Published: 27/05/2004, Volume II4, No. 5907 Page
Looking back at the week's top stories - as reported by HSJ and its predecessor titles
From the Poor Law Officers' Journal, 27 May 1904
Questions to a Barrister in Law... Q: An infectious disease is raging in a Poor Law institution and is contracted by an officer. The Medical Officer, who is not medical attendant to the staff, attends daily. Should he attend the officer free of charge and are the Guardians bound to pay the charges as the disease was contracted by the officer in the process of her duty?
A: Unless the Guardians made a special stipulation with the Medical Officer on his appointment that he should attend the staff, it is not part of his duty to do so. In these circumstances, it is reasonable and usual for officers to pay his medical attendance through a gratuity.

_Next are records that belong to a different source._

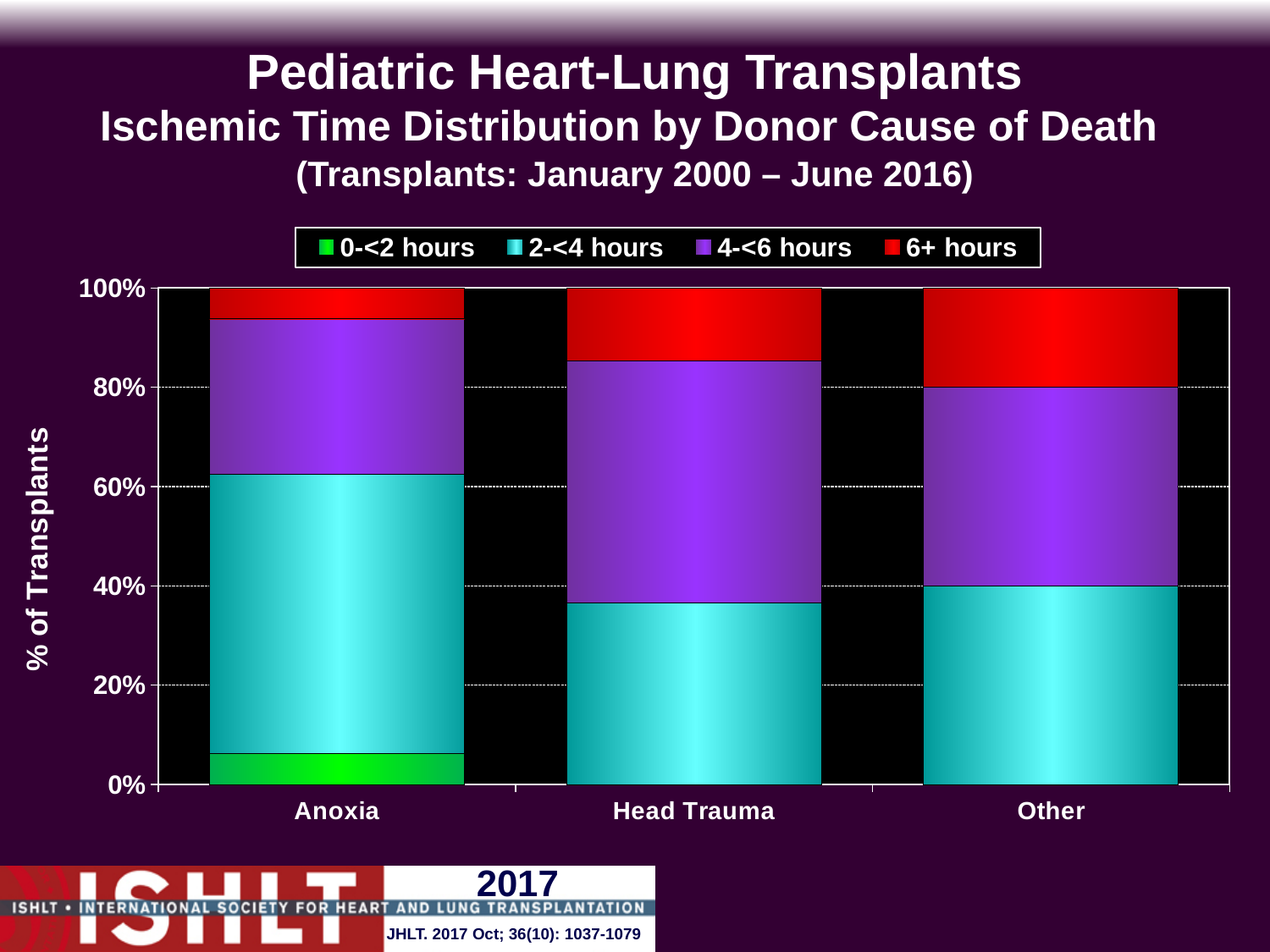
How many donor cause of death categories are shown on the x axis? 3 What kind of chart is shown on the slide? Stacked bar chart Which category has the largest 2-<4 hours share? Anoxia Is the 2-<4 hours share for Anoxia greater or less than 40%? greater Which category has the smallest 6+ hours share? Anoxia What is the label of the y axis? % of Transplants Is the 6+ hours share for Other greater or less than 40%? less Is the 4-<6 hours share for Head Trauma greater or less than 40%? greater Which has the larger 4-<6 hours share, Anoxia or Head Trauma? Head Trauma Which category is the only one with a visible 0-<2 hours segment? Anoxia Which has the larger 6+ hours share, Anoxia or Other? Other How many series does the legend list? 4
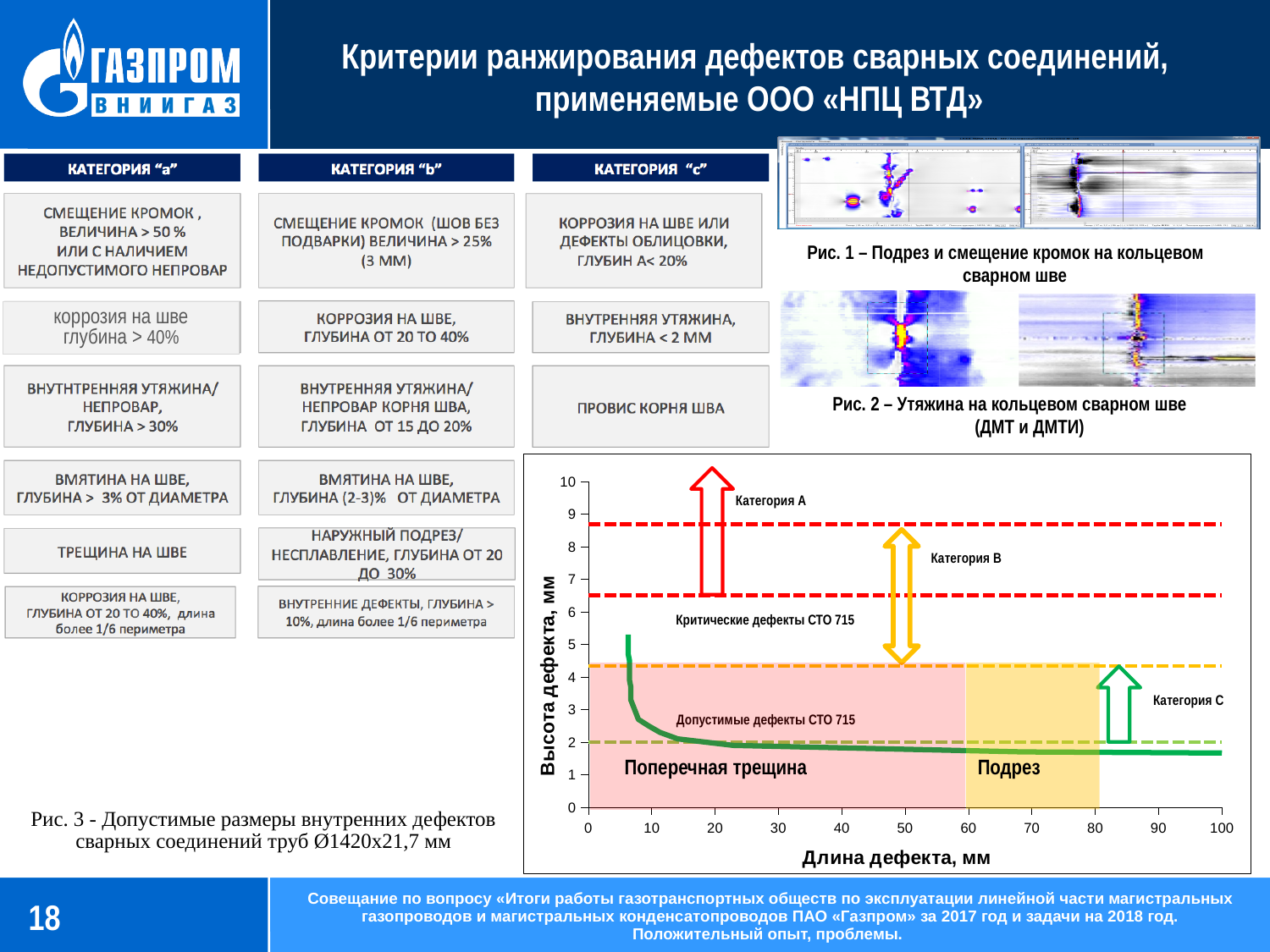
In the chart Рис. 3, is the upper red dashed line (boundary of Категория A) greater or less than 8 on the y axis? greater In the chart Рис. 3, is the height of the green curve at a defect length of 20 mm greater or less than 5? less In the chart Рис. 3, does the green curve rise or fall as defect length increases along the x axis? fall What is the title of the x axis of the chart Рис. 3? Длина дефекта, мм What is the title of the y axis of the chart Рис. 3? Высота дефекта, мм In the chart Рис. 3, what is the maximum value shown on the x axis? 100 In the chart Рис. 3, is the lower red dashed line greater or less than 6 on the y axis? greater What kind of chart is shown at the bottom right of the slide (Рис. 3)? line chart In the chart Рис. 3, what is the maximum value shown on the y axis? 10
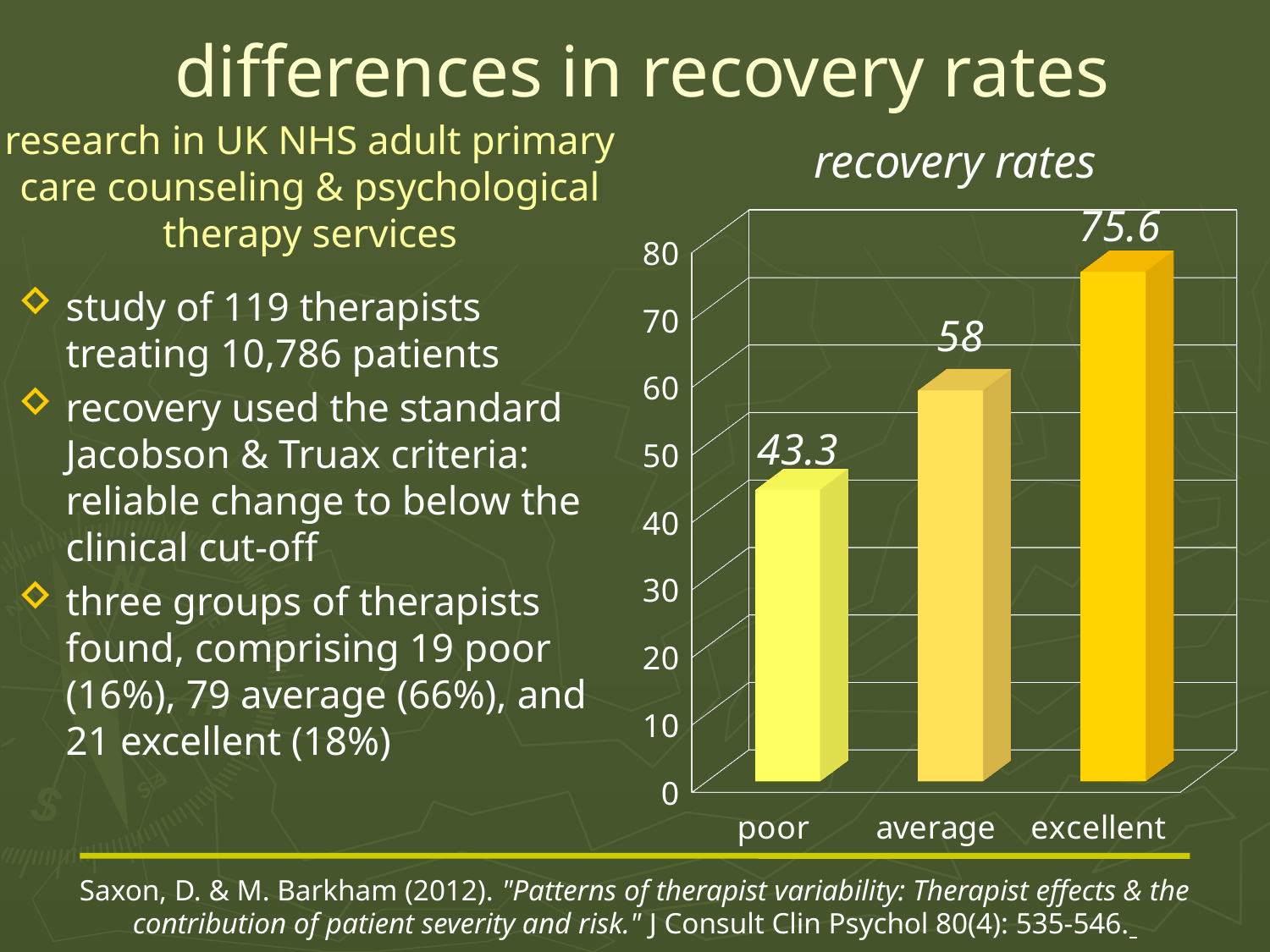
What is the title of the chart? recovery rates What is the recovery rate for the excellent therapist group? 75.6 What kind of chart is used to show the recovery rates? bar chart Which therapist group has the highest recovery rate? excellent What is the recovery rate for the poor therapist group? 43.3 What is the difference between the recovery rates of the average and poor groups? 14.7 Which has a higher recovery rate, the average group or the poor group? average What is the difference between the recovery rates of the excellent and poor groups? 32.3 What is the recovery rate for the average therapist group? 58 Is the recovery rate for the average group greater or less than 50? greater How many therapist groups are shown in the chart? 3 Which therapist group has the lowest recovery rate? poor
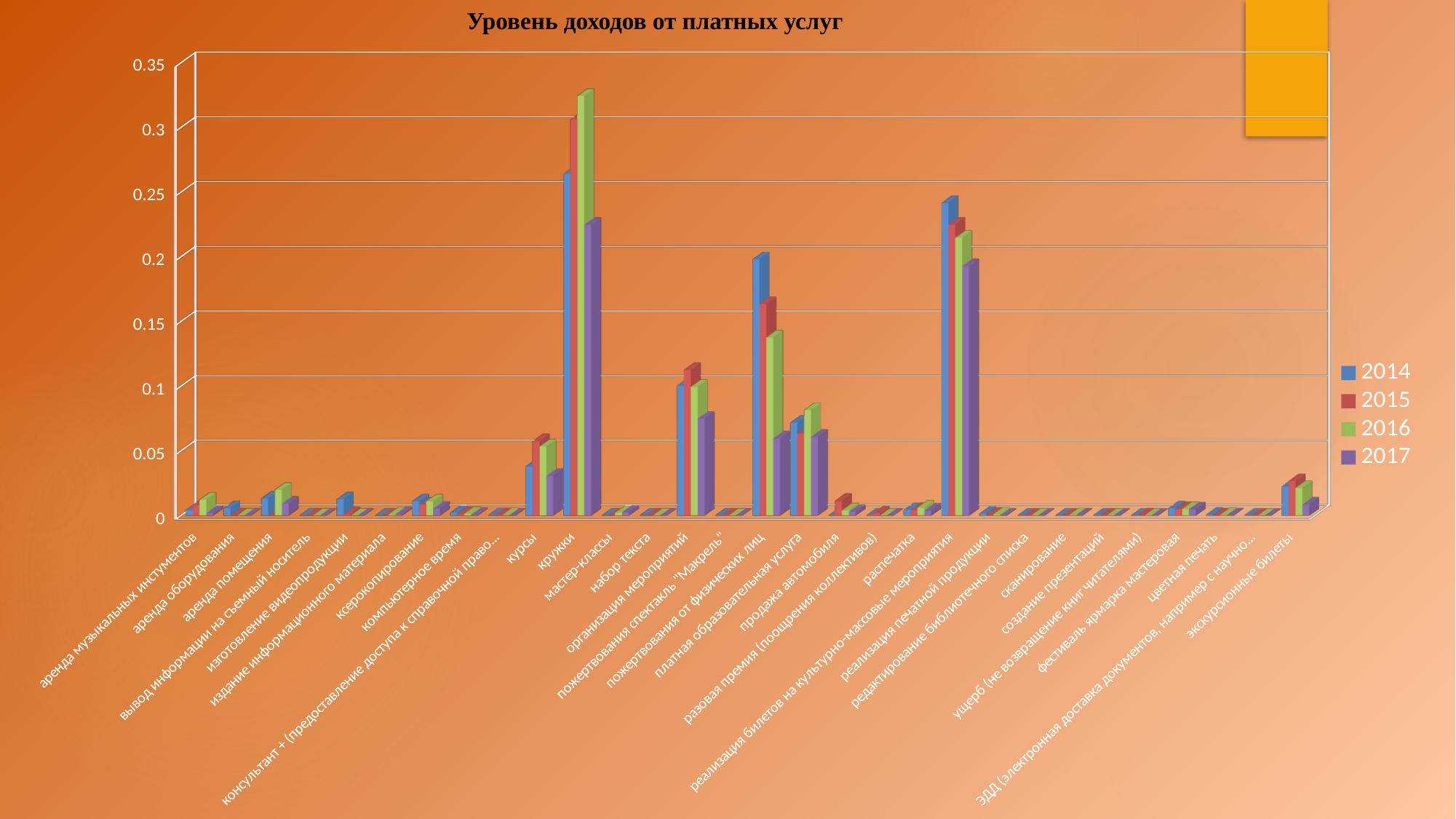
Is the 2014 value for реализация билетов на культурно-массовые мероприятия greater or less than 0.2? greater For пожертвования от физических лиц, do the values rise or fall from 2014 to 2017? fall What kind of chart is shown on the slide? bar chart Is the 2016 value for кружки greater or less than 0.3? greater For реализация билетов на культурно-массовые мероприятия, which is larger: the 2014 value or the 2017 value? 2014 Is the 2015 value for организация мероприятий greater or less than 0.15? less Which series has the lowest value for кружки? 2017 What is the title of the chart? Уровень доходов от платных услуг Which category has the highest value for the 2016 series? кружки How many series does the legend list? 4 For кружки, which is larger: the 2016 value or the 2017 value? 2016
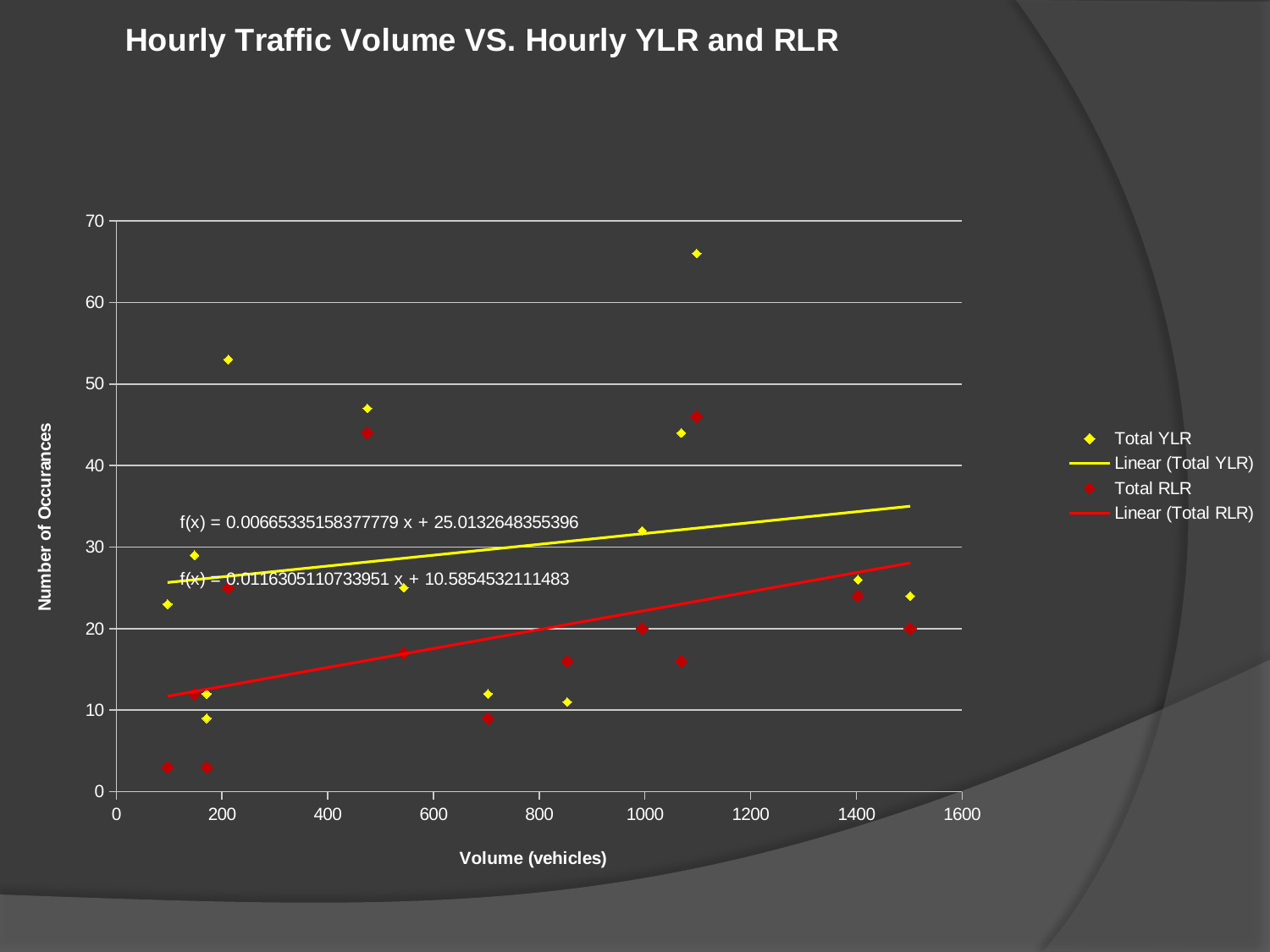
Which trendline has the larger slope, Linear (Total YLR) or Linear (Total RLR)? Linear (Total RLR) Is the Total RLR point at a volume of about 1500 vehicles greater or less than 30 occurrences? less Do the Linear (Total RLR) trendline values rise or fall as volume increases? Rise What is the slope in the trendline equation for Total YLR? 0.00665335158377779 Which series has the highest single point on the chart, Total YLR or Total RLR? Total YLR Is the highest Total YLR point greater or less than 60 occurrences? greater What is the intercept in the trendline equation for Total RLR? 10.5854532111483 What kind of chart is shown on the slide? Scatter chart Is the lowest Total RLR point greater or less than 10 occurrences? less What is the label of the x axis? Volume (vehicles) How many entries does the legend list? 4 What is the title of the chart? Hourly Traffic Volume VS. Hourly YLR and RLR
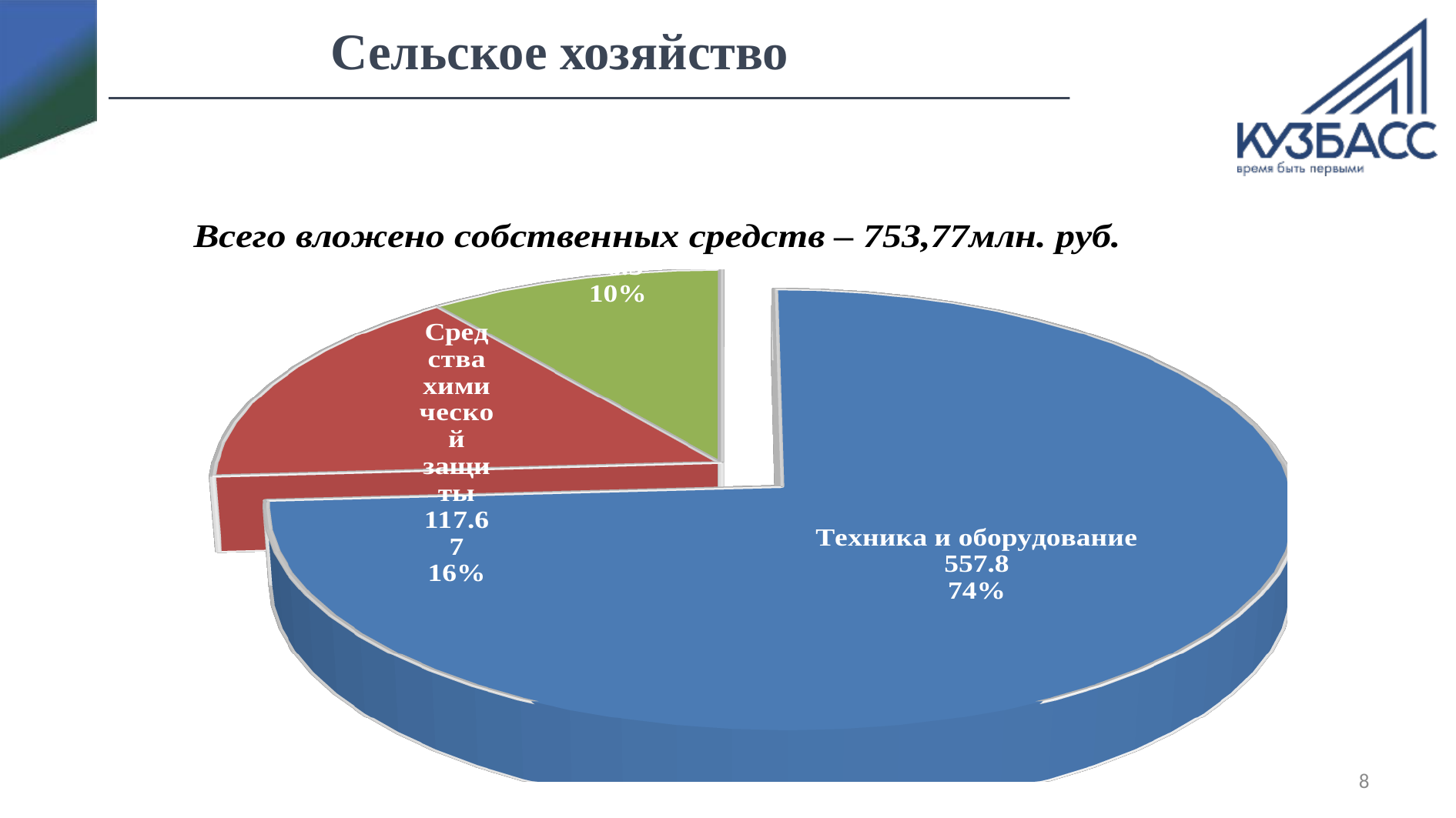
How many slices does the pie chart have? 3 Which slice of the pie chart is the largest? Техника и оборудование What kind of chart is shown on the slide? Pie chart What colour is the slice for "Техника и оборудование"? Blue Which is larger, "Техника и оборудование" or "Средства химической защиты"? Техника и оборудование What share of the pie does "Техника и оборудование" take? 74% What share of the pie does "Средства химической защиты" take? 16% What value is shown for the slice "Средства химической защиты"? 117.67 According to the text above the chart, what is the total amount of own funds invested? 753,77млн. руб. What value is shown for the slice "Техника и оборудование"? 557.8 What share of the pie does the green slice take? 10% What is the difference between the values for "Техника и оборудование" and "Средства химической защиты"? 440.13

From the Hospital and Social Service Journal, 28 May 1954
A report says of Birmingham General Hospital that its patients may now ask for details of their operations, their medicine and their progress, the answers being supplied by clinicians on their rounds. The scheme was started by a consultant physician 'to break the barrier of secrecy and silence between doctors and patients'. Turning from hospital to general practice, it is in the latter field where the patient is nearer to being seen as a person, but, for the great part, very much fleeting glimpses.
From The Health Service Journal, 26 May 1994
Hospitals could be ranked in league tables showing the cost and quality of the food they serve.
NHS chief executive Alan Langlands revealed the plans this week after MPs criticised poor standards in NHS catering.
Commons public accounts committee chair Robert Sheldon said it was clear that the standard of cooking in some places was 'atrocious' and that there were astonishing variations in cost.